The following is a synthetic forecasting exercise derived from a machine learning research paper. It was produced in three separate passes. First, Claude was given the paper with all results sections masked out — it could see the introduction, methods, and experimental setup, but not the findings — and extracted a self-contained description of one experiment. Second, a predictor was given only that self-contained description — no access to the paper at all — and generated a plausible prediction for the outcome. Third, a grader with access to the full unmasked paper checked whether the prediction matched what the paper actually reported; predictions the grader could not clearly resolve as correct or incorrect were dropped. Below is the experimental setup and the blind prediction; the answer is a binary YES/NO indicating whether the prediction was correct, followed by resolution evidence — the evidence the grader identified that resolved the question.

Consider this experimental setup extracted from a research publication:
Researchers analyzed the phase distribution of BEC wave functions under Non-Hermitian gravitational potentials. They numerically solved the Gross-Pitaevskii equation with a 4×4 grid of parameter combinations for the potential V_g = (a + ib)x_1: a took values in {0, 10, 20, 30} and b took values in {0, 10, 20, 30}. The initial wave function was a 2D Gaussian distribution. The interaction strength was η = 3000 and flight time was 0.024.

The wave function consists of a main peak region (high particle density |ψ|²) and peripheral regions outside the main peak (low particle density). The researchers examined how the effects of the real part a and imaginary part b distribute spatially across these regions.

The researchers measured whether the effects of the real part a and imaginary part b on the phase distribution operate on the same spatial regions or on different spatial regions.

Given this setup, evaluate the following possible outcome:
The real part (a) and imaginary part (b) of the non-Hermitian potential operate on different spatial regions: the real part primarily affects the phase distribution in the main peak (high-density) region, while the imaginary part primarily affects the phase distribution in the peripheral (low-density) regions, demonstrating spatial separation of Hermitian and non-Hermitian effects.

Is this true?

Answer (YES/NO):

-.-.-

**Directions**
Every line that contains the string "this" should be returned from the data.

**Solution to the exercise**
Consider this experimental setup extracted from a research publication:
Given this setup, evaluate the following possible outcome:
Is this true?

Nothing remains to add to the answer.